La coppia sulla spiaggia seguita a giocare con spruzzi e sghignazzi regalati al vento tiepido. Giacomo li osserva mentre scola la sua birra e fuma una sigaretta dietro l’altra. La testa è pesante ma la mente è leggera e fresca. Il vocio scomposto dei bagnanti sulla spiaggia e nei parcheggi si sta man mano trasformando in cheto suono che lascia solo la scia dell’ultima sillaba di ogni parola. Una strana eco, quasi sottovuoto, gli si insinua nell’udito e molto lentamente Giacomo si lascia andare ad un rilassamento uterino. Un’ora dopo, è il trillo di un cellulare troppo vicino a svegliarlo di colpo, strappandolo al suo torpore di sogni e alcol. Seduto sulla spiaggia ormai deserta assapora gli ultimi secondi di silenzio prima di riprendere in mano la sua vita ed affrontare un’altra serata inutile.

Sulla strada verso la capitale ammira le sfumature di colori che si creano di notte, le larghe strade striate dal giallo sfocato dei lampioni, i semafori lampeggianti, le insegne luminose che indicano la direzione anche a chi non ricorda il nome delle vie, i dialetti e le voci che echeggiano lungo i marciapiedi. La vita dovrebbe essere sempre così, pensa. Un lungo scorrere di eventi.

Per andare verso Trastevere, Giacomo fa sempre la solita strada, ma in questa occasione sceglie di dilungarsi; preferisce fare una piccola sosta per un’ultima sigaretta prima di affrontare gli amici del piacere. Parcheggia vicino Ponte Milvio e fa due passi a piedi. Ma vorrebbe che diventassero quattro, otto, sedici, trentadue; insomma passi infiniti che potrebbero evitargli il peso di questa ennesima sterile serata. Si accende una sigaretta e appoggia i gomiti sul grosso cordolo in cemento, ammirando lo skyline romano fatto di luci e alberi. Intorno a lui, complice l’uscita al cinema di un film popolare, il ponte si è riempito di lucchetti di ogni grandezza e colore, con dediche folcloristiche nelle lingue più diverse. E quei lucchetti adesso gli ricordano la storia con Gaya.

Anche quella, come il ponte, si è riempita a poco a poco di serrature, di fantasmi e di tanti, troppi, dettami che non è mai riuscito veramente ad accettare.

«Giacomo mi hai stancata, non trovare scuse, tu non mi ami, punto e basta. Ami solo quella tua bella faccia da stronzo e nessun altro, ma prima o poi ti stancherai anche di ammirarti allo specchio, solo che io non sarò più qui ad accogliere le tue montature. Quando si ama, si ama in tutto quello che l’altro rappresenta.»

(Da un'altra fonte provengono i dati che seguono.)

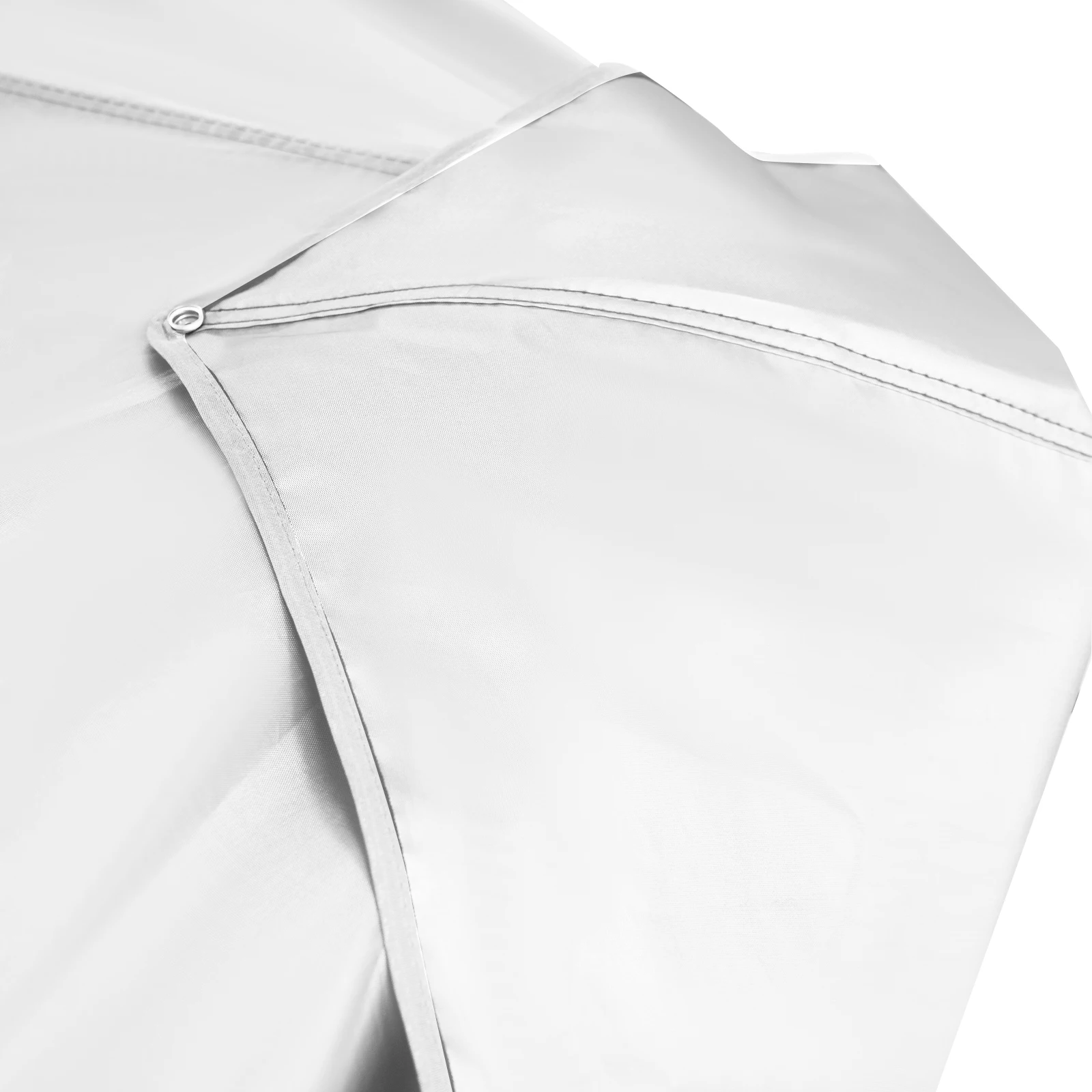 Sonnenschutz-Auto-Markisenabdeckung, halbautomatisches Auto-Zelt, tragbar, zusammenklappbar, 4,2 x 2,2 m, für Sonnenschutz im Freien, Regen, Autoschutz – Detail 7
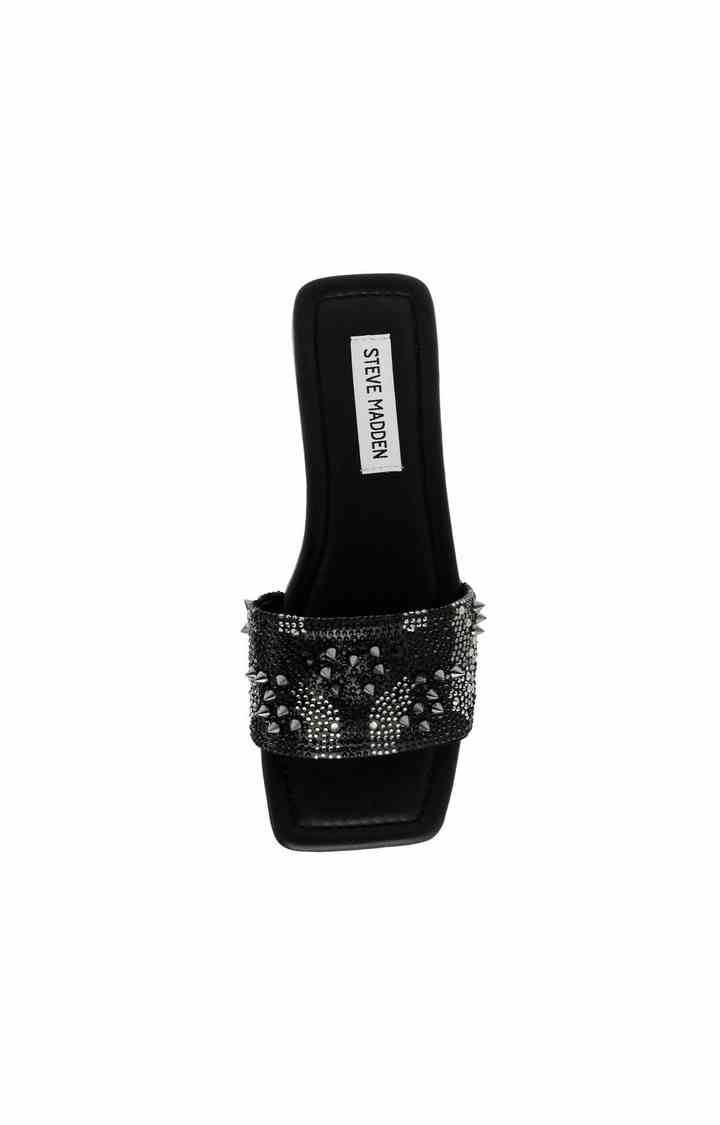 Marveled Black Flats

La sigaretta di Giacomo questa sera sembra non volersi spegnere mai, o forse è lui che non vuole lasciare quel luogo.

«Si può amare un essere umano alla follia e non riuscire a dimostrarglielo, in nessun modo, facendogli solo del male pur senza volerlo?»

Questa domanda non smette di tormentarlo, insieme ad un’altra: perché è stato così urgente separarsi da Gaya?

Non era più normale sentirsi col cappio al collo, ma con una storia che riusciva almeno in parte a scandire la sua vita, a darle un senso? Non è quello che fanno tutti? E invece adesso, libero com’è, si sente più che mai un animale selvaggio che sbatte contro le pareti di una gabbia senza fenditure.

«Scusi, potrebbe indicarci la strada per arrivare a piedi a San Pietro?»

Una coppia è ferma dietro le sue spalle, e aspetta una risposta. Giacomo un po’ di getto, un po’ per abitudine, appena si riprende dall’irruzione ribatte, che da diversi punti lungo il Tevere - se ci si fa caso - si vede il cupolone, per cui con un po’ di pazienza e delle scarpe meno alte ci si può arrivare senza tediare nessuno; dopodiché li saluta e si dirige verso lo scooter. Mentre ripercorre i suoi due, quattro, otto, sedici, trentadue passi gli arriva una fitta all’addome, per cui si siede sugli scalini che danno sulla strada.